Free charge carrier statistics in drift–diffusion models

3. Free charge carrier statistics

Free charge carrier statistics define the relationship between quasi-Fermi levels and carrier densities. For a given electrostatic potential and quasi-Fermi level, they determine the local electron and hole concentrations \(n\) and \(p\). In OghmaNano, this relation may be described using either the classical Maxwell–Boltzmann (MB) approximation or the full Fermi–Dirac (FD) formalism, depending on the degree of degeneracy and the form of the density of states (DOS).

The MB approximation is valid when the quasi-Fermi levels lie several \(kT\) away from the band edges, such that occupation probabilities are small and Pauli exclusion effects can be neglected. Under this assumption, the carrier densities are exponentially related to the quasi-Fermi levels:

\[n_{l}=N_c \exp\!\left(\frac{F_n-E_{c}}{kT}\right)\]

\[p_{l}=N_v \exp\!\left(\frac{E_{v}-F_p}{kT}\right)\]

where \(N_c\) and \(N_v\) are the effective densities of states in the conduction and valence bands, \(F_n\) and \(F_p\) are the electron and hole quasi-Fermi levels, and \(E_c\), \(E_v\) define the local band edges. This formulation implicitly assumes a parabolic band structure and a thermalized carrier population.

When carrier densities become sufficiently high that the quasi-Fermi level approaches or enters the band, or when the DoS deviates from a simple parabolic form, the MB approximation breaks down and the full FD formalism must be used. In this case, carrier densities are obtained by integrating the DOS weighted by the Fermi–Dirac occupation function:

\[n_{\mathrm{free}}(E_{f},T)=\int_{E_{\min}}^{\infty} \rho(E)\, f(E,E_{f},T)\, dE\]

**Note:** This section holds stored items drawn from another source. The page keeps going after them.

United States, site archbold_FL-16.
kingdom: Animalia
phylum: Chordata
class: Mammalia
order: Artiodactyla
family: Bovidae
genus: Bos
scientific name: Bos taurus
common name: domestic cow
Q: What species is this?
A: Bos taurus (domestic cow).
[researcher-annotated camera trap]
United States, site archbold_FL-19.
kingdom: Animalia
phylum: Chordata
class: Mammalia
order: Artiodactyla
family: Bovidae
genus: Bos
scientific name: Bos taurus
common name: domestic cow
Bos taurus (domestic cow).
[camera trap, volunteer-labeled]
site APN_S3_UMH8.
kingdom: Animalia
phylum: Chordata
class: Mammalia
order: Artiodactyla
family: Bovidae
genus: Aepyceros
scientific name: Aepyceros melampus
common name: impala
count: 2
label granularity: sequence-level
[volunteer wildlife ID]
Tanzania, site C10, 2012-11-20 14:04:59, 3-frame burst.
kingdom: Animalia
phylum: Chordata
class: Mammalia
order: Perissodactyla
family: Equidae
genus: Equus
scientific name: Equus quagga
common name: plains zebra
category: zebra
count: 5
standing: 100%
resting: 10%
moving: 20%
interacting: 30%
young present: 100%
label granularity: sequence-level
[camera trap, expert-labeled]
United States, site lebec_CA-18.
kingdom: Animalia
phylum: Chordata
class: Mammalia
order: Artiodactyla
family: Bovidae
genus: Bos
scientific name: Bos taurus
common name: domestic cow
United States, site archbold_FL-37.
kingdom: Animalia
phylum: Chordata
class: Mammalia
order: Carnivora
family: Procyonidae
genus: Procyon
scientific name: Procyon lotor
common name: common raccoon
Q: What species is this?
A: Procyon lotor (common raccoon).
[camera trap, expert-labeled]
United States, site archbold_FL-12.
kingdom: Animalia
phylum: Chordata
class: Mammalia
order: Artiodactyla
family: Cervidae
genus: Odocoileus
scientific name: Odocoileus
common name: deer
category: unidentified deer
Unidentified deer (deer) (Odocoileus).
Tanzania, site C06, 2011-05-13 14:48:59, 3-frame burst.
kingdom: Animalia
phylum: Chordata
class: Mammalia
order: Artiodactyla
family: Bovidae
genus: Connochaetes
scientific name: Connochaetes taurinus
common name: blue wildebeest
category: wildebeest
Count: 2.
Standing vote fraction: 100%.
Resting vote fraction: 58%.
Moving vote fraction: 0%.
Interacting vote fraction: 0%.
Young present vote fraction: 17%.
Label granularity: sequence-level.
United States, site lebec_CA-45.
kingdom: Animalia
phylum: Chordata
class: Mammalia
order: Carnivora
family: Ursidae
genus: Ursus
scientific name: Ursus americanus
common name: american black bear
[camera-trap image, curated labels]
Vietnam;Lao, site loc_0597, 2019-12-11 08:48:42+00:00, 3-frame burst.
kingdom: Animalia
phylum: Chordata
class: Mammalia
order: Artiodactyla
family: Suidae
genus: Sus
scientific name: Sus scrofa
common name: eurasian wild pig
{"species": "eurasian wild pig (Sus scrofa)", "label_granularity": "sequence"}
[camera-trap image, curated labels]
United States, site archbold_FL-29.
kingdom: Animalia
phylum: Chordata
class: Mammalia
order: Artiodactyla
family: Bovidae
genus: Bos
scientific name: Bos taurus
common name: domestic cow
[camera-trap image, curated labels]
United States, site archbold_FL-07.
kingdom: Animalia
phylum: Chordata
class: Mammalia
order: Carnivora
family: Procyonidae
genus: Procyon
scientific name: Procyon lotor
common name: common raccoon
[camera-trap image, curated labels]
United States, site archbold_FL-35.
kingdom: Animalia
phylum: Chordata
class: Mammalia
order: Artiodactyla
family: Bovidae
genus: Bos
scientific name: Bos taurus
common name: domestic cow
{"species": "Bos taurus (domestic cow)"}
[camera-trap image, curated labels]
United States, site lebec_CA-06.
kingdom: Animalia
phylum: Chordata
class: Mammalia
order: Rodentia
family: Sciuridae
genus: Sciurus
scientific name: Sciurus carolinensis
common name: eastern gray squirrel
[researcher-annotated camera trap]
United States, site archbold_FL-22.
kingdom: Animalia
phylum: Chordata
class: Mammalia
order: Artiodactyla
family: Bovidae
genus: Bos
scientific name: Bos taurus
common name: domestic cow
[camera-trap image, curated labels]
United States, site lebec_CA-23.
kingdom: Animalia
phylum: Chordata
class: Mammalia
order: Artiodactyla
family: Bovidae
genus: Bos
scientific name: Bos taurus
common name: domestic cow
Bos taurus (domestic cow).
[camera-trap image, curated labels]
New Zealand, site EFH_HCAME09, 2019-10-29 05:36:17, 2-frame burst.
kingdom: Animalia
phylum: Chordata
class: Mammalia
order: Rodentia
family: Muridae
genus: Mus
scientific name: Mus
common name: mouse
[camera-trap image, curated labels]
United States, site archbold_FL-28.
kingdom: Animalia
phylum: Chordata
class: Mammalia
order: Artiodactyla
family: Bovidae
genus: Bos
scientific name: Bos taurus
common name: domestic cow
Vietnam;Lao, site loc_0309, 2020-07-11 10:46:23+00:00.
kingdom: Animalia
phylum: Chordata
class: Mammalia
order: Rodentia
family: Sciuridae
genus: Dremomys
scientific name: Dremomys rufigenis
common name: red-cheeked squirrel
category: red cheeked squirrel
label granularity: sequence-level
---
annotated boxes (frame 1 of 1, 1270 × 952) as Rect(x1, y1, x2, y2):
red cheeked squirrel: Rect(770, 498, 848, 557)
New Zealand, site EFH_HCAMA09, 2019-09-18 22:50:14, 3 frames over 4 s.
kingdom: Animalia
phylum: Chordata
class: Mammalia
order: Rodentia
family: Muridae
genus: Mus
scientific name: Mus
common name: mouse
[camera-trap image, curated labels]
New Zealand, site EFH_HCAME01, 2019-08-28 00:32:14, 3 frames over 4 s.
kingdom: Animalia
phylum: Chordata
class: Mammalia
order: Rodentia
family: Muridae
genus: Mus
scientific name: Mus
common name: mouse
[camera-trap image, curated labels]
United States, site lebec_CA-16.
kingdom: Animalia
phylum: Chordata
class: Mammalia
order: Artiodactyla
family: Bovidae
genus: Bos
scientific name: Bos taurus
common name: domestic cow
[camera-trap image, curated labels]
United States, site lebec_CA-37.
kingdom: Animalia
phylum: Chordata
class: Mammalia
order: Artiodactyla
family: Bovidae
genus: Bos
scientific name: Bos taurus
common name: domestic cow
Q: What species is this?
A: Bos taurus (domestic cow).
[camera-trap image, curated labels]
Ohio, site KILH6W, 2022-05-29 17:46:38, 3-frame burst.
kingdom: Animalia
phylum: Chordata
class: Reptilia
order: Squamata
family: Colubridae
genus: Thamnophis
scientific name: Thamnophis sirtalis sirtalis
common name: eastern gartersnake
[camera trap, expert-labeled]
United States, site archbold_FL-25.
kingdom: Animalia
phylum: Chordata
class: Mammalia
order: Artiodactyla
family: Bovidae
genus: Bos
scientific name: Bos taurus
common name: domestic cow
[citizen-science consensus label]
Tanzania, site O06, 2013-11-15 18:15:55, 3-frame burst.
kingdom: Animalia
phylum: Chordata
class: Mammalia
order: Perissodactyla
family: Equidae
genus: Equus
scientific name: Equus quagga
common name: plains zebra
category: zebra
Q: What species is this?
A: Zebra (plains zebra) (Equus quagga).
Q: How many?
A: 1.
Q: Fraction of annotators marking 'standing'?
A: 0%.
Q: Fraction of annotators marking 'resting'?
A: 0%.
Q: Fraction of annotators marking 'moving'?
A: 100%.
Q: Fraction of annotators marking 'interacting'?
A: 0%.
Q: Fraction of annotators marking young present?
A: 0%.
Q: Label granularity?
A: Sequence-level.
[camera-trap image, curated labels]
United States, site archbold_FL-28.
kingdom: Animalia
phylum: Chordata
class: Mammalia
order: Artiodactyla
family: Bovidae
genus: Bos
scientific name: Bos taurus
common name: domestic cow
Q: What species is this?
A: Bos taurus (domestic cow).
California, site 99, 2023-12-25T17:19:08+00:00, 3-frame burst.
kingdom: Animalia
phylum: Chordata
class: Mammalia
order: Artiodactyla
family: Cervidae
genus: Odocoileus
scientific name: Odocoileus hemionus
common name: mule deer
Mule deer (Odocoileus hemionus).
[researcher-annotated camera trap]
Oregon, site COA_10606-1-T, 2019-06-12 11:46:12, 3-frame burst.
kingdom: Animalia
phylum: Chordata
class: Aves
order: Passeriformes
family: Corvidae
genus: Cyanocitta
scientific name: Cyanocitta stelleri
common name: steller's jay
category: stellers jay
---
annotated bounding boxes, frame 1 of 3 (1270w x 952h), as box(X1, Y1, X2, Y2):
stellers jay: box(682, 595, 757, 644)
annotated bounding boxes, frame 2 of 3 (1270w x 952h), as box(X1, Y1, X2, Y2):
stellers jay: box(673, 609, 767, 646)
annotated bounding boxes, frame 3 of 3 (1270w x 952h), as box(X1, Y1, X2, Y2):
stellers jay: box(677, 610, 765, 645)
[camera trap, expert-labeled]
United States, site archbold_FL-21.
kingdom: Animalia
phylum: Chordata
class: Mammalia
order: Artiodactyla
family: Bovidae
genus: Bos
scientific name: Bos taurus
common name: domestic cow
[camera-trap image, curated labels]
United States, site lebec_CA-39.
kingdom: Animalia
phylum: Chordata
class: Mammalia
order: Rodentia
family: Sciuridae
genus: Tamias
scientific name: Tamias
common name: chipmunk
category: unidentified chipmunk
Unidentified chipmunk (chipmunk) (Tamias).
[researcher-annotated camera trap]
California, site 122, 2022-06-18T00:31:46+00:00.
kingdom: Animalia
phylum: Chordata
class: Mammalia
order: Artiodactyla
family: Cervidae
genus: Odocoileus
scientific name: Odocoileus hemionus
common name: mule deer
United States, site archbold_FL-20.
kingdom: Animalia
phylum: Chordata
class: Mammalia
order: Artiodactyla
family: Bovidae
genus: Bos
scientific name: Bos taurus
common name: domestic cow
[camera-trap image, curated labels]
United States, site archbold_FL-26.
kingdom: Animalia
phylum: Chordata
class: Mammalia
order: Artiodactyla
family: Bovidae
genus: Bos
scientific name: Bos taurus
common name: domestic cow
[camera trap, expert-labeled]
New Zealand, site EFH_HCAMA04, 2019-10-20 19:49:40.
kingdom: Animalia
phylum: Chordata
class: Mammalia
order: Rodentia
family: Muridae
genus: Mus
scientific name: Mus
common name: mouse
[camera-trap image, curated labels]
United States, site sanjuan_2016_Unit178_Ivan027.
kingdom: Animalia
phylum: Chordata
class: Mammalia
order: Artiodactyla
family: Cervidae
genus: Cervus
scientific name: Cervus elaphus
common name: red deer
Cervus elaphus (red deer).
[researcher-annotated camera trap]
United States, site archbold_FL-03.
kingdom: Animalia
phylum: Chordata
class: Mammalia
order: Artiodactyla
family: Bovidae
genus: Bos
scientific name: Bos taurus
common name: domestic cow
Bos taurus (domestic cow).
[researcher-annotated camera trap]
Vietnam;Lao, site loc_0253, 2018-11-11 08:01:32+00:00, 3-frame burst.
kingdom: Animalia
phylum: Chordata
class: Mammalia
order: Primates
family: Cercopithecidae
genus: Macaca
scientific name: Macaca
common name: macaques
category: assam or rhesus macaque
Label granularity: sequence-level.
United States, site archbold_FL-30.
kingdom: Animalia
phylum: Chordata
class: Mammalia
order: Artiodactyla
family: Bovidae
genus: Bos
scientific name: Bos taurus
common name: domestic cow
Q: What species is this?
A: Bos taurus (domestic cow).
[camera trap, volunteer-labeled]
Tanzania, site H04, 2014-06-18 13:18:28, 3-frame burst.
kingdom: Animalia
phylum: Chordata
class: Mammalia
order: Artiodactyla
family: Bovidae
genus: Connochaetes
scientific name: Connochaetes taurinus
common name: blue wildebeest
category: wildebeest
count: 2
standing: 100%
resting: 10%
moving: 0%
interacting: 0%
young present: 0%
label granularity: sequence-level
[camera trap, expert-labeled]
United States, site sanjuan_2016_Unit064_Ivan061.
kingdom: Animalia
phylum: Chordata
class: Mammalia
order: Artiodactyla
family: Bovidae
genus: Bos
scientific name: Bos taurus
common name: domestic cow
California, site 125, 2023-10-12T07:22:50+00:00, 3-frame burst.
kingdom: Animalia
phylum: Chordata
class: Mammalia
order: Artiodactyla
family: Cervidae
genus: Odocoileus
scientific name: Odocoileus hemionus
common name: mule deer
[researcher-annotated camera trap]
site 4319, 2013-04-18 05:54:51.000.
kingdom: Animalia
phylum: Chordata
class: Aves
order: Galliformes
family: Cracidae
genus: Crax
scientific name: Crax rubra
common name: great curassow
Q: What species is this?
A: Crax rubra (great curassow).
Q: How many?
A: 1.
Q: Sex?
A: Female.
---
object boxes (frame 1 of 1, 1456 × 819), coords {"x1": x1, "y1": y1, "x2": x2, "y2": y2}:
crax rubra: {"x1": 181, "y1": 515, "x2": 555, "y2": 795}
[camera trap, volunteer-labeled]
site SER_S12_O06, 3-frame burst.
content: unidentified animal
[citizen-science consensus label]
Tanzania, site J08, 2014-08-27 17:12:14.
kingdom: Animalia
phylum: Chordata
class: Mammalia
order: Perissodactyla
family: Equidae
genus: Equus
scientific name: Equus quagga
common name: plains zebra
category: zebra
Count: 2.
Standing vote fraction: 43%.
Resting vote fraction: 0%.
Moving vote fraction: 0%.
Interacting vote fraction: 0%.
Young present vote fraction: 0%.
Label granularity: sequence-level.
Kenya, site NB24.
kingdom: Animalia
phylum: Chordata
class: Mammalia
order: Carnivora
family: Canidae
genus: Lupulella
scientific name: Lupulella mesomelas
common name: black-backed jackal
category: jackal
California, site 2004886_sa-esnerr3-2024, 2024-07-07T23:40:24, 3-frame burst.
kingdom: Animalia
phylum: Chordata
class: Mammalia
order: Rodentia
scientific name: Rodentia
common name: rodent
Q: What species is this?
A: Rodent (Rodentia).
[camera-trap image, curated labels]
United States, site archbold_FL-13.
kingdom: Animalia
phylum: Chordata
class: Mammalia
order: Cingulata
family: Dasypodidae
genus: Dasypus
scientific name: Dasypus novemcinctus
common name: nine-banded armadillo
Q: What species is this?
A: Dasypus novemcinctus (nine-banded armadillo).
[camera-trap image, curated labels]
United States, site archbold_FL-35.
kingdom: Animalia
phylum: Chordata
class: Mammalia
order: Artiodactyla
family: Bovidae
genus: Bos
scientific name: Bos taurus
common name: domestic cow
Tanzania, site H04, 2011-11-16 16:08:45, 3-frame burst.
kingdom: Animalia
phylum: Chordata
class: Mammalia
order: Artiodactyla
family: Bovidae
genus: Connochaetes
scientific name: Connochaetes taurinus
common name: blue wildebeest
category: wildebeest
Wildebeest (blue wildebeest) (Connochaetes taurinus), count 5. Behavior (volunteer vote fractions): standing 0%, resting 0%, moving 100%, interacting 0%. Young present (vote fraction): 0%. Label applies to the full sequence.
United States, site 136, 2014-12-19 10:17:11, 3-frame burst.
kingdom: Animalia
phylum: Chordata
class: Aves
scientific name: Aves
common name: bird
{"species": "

\[p_{\mathrm{free}}(E_{f},T)=\int_{E_{\min}}^{\infty} \rho(E)\, \bigl[1-f(E,E_{f},T)\bigr]\, dE\]

where the Fermi–Dirac distribution is given by

\[f(E,E_f,T)=\frac{1}{1+\exp\!\bigl((E-E_f)/kT\bigr)}\]

and \(\rho(E)\) is the density of states. For a three-dimensional parabolic band, the DOS takes the form

\[\rho(E)_{3D}=\frac{\sqrt{E}}{4\pi^2}\left(\frac{2m^{*}}{\hbar^2}\right)^{3/2}\]

where \(m^*\) is the carrier effective mass and \(\hbar\) is the reduced Planck constant. In practical device simulations, \(\rho(E)\) may instead be specified explicitly to capture exponential tails, Gaussian disorder, or other non-parabolic features characteristic of amorphous or organic systems.

The statistical description also determines the average carrier energy, which enters scattering and recombination models. This quantity is obtained as

\[\label{eq:energy} \bar{W}(E_{f},T)= \frac{\int_{E_{\min}}^{\infty} E\,\rho(E)\,f(E,E_{f},T)\, dE} {\int_{E_{\min}}^{\infty} \rho(E)\,f(E,E_{f},T)\, dE} \]

In the non-degenerate MB limit with a parabolic DoS, this expression reduces to \(\bar{W}=\tfrac{3}{2}kT\), reflecting equipartition of energy. However, in systems with energetic disorder or strong degeneracy, the carrier distribution is distorted, and the mean energy deviates from this classical value, directly impacting recombination kinetics and transport coefficients.